# How fun are you to draw?



## Myr (Sep 11, 2005)

So how fun are you to draw? When people draw you or when you draw yourself, what do you think? Easy, challenging, or hard?

Me; I am a total complete pain in the ass to draw. Most people try to avoid drawing me. You try drawing a dragon with as much detail on itself as what I have.  And I can't even get all the detail and only a few artists that I've seen are capable of doing so. I started working on a new pic that's based on a pose I saw in another interesting pic online. It's myself adopted to that pose, reproportioned to look correctly, and enhanced with all that detail I so love. This pic is going to take a week or two. Here, take a peek: http://gallery.pyxaron.ath.cx/myr/Myr0905preview002?full=1 and then try to tell me I'm a piece of cake to draw. And that pic is the skinny me 0_o. Fat is harder.

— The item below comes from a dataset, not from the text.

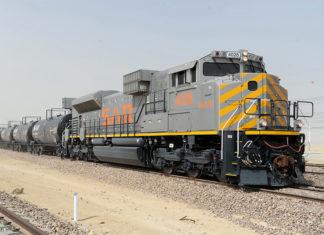 An SAR minerals train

I'm even scared to go to some people for comissions because I dunno if some of em can draw me. But there is a second less complicated version of myself so that makes things a little easier. I can't believe how good I'm getting at this art stuff though. 3 years has brought a world of change.

So how fun are you to draw?


----------



## Dragoneer (Sep 12, 2005)

I think that's a hard question to answer without coming off as being egotical, really.

I think my characters are somewhat easy (for the most part). I'd like to think they're fun to draw, but I think that's really up to each individual artist. Not every artist finds the same thing fun, so... it's a mixed bag.


----------



## ElazulAoneko (Sep 12, 2005)

from what I've been told, I'm fun to draw, either because I am actually a challenge for the one drawing me (cat-wolf hybrid is not always easy to picture) or becuase I'm easy for them, the only real detail in my collar and tail bell's ribbon. I for one think I'm fun to draw cause it helps me get the more canine look down, cause I'm a bit too used to drawing cats.


----------



## Myr (Sep 12, 2005)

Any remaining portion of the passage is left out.